23. Hukuk Dairesi 2019/3535 E. , 2020/3544 K.
"İçtihat Metni"
MAHKEMESİ :Ticaret Mahkemesi
Taraflar arasındaki iflasın açılması davasının bozma ilamına uyularak yapılan yargılaması sonunda ilamda yazılı nedenlerden dolayı davanın karar verilmesine yer olmadığına yönelik verilen hükmün süresi içinde davalı vekilince temyiz edilmesi üzerine dosya incelendi, gereği konuşulup düşünüldü.
-K A R A R-
Davacı vekili, 15.06.2011 tarihli sözleşme uyarınca davalıya jet yakıtı temin ettiğini, davalının 15.09.2014 tarihli 236.156,01 USD bedelli faturayı ödemediğini, yazışmalardan da sonuç alamadıklarını, davalının müvekkili tarafından hiçbir zaman imzalanmamış bulunan 06.09.2014 tarihli protokolden bahsettiğini, böyle bir protokolün kendileri tarafından imzalanmadığını ve kabul etmediklerini, alacağın tahsili için davalı aleyhine iflas yoluyla icra takibi yaptıklarını, ancak davalının haksız yere itirazı üzerine icra takibinin durduğunu, müvekkilinin taraflar arasında yapılan sözleşme gereği üstlenmiş olduğu yükümlülükleri yerine getirdiğini, bununla ilgili teslimat makbuzları tanzim edildiğini ileri sürerek, haksız itirazın kaldırılarak depo emri tebliğ edilip davalının iflasına karar verilmesini talep ve dava etmiştir.

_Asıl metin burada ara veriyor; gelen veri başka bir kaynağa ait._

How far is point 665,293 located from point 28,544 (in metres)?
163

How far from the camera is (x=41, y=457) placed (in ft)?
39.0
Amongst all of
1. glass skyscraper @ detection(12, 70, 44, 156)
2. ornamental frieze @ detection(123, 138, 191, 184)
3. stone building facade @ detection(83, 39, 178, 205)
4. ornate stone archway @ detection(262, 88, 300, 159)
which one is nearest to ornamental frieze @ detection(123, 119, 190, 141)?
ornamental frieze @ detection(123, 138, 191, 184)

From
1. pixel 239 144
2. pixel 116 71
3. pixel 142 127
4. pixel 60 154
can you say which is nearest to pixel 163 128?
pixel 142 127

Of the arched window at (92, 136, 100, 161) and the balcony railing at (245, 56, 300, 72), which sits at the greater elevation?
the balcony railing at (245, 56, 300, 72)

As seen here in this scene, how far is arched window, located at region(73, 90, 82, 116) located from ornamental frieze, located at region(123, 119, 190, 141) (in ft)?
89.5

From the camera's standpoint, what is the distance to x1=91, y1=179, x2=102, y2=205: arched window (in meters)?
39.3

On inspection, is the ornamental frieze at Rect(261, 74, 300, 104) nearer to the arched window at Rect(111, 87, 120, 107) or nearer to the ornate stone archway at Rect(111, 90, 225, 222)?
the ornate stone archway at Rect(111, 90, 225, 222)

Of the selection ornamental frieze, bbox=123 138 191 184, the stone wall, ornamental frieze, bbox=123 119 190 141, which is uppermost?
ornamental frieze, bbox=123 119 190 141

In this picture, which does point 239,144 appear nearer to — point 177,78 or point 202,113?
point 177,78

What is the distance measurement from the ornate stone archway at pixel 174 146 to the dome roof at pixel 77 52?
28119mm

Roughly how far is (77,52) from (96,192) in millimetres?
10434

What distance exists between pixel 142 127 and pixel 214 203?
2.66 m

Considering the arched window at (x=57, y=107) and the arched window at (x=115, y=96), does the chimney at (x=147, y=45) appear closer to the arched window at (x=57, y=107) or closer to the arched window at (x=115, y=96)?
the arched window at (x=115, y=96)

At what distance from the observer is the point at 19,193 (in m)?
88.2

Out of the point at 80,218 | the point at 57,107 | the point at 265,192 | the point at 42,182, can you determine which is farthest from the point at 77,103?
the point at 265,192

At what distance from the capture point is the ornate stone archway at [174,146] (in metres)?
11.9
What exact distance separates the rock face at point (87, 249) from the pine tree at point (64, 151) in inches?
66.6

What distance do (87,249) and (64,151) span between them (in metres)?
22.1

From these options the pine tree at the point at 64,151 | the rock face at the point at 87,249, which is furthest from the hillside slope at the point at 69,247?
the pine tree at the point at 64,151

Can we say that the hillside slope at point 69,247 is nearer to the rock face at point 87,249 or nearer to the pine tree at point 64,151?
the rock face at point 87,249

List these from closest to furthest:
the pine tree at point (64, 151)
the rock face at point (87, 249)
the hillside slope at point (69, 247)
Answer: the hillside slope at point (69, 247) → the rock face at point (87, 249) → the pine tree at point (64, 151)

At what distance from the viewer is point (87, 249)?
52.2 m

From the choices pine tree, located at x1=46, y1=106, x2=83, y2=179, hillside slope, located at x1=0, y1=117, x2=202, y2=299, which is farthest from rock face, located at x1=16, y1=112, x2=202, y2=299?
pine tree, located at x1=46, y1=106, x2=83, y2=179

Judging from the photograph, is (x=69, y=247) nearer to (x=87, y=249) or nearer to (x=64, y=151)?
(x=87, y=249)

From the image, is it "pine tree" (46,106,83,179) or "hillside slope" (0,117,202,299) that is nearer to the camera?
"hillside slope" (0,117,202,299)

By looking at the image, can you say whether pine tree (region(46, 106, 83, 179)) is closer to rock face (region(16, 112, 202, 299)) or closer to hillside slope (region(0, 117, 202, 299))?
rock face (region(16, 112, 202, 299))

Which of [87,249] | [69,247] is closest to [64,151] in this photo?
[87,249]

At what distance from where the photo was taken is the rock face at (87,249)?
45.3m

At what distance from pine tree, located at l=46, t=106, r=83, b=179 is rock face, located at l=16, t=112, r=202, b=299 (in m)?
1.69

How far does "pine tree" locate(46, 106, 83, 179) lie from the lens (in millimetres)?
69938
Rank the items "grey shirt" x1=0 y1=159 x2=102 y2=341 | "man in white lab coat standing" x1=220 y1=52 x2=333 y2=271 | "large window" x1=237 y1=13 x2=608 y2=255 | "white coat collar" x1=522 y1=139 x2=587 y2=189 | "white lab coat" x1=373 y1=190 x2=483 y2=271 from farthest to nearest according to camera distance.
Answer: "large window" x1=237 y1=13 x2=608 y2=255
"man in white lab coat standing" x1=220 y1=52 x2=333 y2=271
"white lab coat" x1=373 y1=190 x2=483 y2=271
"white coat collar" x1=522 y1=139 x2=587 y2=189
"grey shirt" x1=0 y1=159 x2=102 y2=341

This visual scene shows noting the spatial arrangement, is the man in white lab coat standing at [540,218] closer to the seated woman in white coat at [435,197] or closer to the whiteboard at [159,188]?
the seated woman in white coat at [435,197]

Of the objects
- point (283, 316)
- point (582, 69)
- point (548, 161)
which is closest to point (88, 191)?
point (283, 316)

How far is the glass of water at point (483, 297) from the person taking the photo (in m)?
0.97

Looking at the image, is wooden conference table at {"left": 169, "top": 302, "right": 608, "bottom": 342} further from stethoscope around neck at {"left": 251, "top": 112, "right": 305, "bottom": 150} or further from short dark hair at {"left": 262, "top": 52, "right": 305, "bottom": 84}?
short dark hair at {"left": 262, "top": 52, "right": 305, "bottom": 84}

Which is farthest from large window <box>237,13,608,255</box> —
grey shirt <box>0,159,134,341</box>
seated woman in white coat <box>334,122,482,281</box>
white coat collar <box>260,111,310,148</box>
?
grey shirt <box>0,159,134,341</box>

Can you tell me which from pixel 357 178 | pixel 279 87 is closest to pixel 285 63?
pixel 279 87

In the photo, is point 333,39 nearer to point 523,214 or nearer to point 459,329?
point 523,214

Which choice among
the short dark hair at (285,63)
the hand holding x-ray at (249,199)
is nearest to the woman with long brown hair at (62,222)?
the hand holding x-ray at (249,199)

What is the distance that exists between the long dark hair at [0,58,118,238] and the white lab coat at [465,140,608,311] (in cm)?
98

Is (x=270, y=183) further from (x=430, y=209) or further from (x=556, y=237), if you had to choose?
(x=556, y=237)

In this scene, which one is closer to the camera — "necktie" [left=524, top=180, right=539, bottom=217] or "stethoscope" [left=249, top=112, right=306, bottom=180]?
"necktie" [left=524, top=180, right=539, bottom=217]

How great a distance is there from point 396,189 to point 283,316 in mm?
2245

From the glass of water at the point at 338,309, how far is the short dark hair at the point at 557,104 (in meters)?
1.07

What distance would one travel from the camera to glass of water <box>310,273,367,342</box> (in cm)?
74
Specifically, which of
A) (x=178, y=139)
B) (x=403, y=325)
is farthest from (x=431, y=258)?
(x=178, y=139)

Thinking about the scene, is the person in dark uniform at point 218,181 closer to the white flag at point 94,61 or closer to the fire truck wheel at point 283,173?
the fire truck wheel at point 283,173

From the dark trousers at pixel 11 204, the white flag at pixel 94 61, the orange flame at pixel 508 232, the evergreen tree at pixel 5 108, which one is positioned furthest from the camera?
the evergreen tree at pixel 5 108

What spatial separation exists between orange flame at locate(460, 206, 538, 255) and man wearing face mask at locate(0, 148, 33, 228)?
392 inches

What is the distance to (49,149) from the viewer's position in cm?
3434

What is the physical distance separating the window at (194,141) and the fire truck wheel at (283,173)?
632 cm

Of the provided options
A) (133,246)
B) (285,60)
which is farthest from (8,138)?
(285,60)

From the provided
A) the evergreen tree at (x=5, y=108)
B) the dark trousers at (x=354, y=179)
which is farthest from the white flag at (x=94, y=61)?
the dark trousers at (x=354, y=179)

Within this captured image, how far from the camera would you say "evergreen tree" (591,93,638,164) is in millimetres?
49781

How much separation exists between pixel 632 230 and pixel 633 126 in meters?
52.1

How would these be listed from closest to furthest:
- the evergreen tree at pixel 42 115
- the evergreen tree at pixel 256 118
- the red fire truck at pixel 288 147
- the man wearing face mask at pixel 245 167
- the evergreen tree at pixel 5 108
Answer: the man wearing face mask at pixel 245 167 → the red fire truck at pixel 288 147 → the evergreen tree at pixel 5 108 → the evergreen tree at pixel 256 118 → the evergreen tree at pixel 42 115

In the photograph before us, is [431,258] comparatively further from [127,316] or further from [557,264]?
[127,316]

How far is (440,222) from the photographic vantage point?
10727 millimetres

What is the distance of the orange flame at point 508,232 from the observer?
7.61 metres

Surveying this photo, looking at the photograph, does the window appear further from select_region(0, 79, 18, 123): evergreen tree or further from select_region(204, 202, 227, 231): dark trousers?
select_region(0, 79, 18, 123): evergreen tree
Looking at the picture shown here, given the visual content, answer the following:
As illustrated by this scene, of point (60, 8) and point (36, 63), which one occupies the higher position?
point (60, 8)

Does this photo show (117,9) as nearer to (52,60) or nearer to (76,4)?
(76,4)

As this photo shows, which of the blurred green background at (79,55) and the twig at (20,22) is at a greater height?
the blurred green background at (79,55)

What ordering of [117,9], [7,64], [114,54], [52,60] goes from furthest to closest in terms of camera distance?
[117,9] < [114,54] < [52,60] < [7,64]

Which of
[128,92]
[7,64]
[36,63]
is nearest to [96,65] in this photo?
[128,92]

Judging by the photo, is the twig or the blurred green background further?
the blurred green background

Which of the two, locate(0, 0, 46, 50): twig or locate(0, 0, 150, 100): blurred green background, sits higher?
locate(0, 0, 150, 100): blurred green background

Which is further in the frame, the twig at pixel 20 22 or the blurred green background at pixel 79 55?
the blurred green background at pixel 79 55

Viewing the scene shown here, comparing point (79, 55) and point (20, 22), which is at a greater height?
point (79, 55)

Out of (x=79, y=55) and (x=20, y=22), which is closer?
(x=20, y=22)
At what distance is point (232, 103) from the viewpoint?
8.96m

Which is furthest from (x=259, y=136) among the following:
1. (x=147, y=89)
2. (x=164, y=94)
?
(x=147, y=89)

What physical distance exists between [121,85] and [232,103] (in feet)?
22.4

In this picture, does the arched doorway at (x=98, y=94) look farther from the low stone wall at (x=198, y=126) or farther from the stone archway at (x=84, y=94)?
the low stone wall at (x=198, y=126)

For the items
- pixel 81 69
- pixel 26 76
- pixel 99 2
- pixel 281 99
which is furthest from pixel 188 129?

Davalı vekili, alınan ihbar sonucunda bir düzenek kurularak uçağa verilen yakıtın bir kısmının devir daim yapılarak uçağın yakıt deposu yerine pompaya geri döndüğü bu şekilde normalde verilenden daha fazla yakıt verilmiş gibi gösterilerek faturalandırıldığını fazla faturalandırmalar nedeniyle taraflar arasında 06.09.2014 tarihli protokol imzalandığını protokolün 2.4. maddesi uyarınca incelemeler tamamlanıncaya kadar ödeme yapılmayacağının kararlaştırıldığını, protokolde çift imzanın bulunmamasının müvekkilini bağlamayacağını savunarak, davanın reddine karar verilmesini talep etmiştir.
Mahkemece konusu kalmayan dava hakkında karar verilmesine yer olmadığına, karşı davanın reddine karar verilmiş, kararı davalı vekili temyiz etmiştir. Dairemizin 2016/6806E., 2019/1399K. sayılı kararı ile kısa karar gerekçeli karar arasındaki çelişkinin varlığı nedeniyle bozulmuştur. Bozma ilamına uyularak yapılan yargılamada, tacir olan davalı tarafından TTK."nun 21. ve 23. maddelerinde ön görülen surette usulüne uygun herhangi bir ayıp ihbarında bulunulmadığı, böyle bir iddianın ispatlanamadığı, davacı tarafından imzalanmamış bulunan 06/09/2014 tarihli protokolün davacı yönünden herhangi bir hukuki geçerliliğinin olmadığı, davalının yasal süresi içerisinde kapak hesapta ön görülen şekilde depo kararı gereği belirlenen meblağı depo ettiği ve davanın konusunun kalmadığı, dosyada birleşen ve karşılık davanın da bulunmadığı gerekçesiyle konusu kalmayan dava hakkında karar verilmesine yer olmadığına karar verilmiştir.
Kararı davalı vekili temyiz etmiştir.
Dosyadaki yazılara, mahkemece uyulan bozma kararı doğrultusunda inceleme yapılıp hüküm verilmiş olmasına, delillerin takdirinde bir isabetsizlik bulunmamasına, bozmanın kapsamı dışında kesinleşmiş olan yönlere ilişkin temyiz itirazları incelenemeyeceğine göre davalı vekilinin temyiz itirazları yerinde görülmemiştir.
SONUÇ: Yukarıda açıklanan nedenlerle davalı vekilinin tüm temyiz itirazlarının reddiyle usul ve kanuna uygun bulunan hükmün ONANMASINA, aşağıda yazılı onama harcının temyiz edenden alınmasına, kararın tebliğinden itibaren 15 gün içerisinde karar düzeltme yolu açık olmak üzere, 11.11.2020 tarihinde oy birliğiyle karar verildi.